• **GOAL**
In the rows running from the line containing "Which better describes" through the end of the rows, both included, change "calm sea water" to "still sea water" and leave everything else unchanged.

[Data items]

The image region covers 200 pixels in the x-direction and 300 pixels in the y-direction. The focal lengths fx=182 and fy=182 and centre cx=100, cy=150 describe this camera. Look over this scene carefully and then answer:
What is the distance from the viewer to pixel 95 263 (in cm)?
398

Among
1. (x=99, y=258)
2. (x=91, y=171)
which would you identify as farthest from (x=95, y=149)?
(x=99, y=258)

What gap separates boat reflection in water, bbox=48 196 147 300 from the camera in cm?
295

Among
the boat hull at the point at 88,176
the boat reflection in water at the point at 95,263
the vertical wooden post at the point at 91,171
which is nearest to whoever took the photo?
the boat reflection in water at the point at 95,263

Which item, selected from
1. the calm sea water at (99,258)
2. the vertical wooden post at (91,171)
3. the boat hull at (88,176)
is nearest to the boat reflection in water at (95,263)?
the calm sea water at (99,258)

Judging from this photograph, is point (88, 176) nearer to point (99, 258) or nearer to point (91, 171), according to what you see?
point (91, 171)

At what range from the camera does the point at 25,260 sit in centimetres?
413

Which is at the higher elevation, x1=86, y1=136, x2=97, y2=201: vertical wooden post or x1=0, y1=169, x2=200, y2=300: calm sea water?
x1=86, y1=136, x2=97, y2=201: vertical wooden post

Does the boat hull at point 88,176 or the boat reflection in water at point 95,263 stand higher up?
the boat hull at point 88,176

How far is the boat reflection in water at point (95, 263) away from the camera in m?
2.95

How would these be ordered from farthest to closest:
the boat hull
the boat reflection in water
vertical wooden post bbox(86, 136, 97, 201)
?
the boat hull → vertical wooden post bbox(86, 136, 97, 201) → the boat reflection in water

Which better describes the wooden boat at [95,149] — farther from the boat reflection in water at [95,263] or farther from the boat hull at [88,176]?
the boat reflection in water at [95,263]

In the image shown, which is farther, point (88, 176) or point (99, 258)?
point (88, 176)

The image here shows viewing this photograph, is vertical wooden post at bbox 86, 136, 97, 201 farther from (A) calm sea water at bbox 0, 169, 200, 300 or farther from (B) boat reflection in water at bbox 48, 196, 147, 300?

• **REPLY**
Which better describes the wooden boat at [95,149] — farther from the boat reflection in water at [95,263] or farther from the boat hull at [88,176]?
the boat reflection in water at [95,263]

In the image shown, which is farther, point (88, 176) or point (99, 258)?
point (88, 176)

The image here shows viewing this photograph, is vertical wooden post at bbox 86, 136, 97, 201 farther from (A) still sea water at bbox 0, 169, 200, 300 or farther from (B) boat reflection in water at bbox 48, 196, 147, 300?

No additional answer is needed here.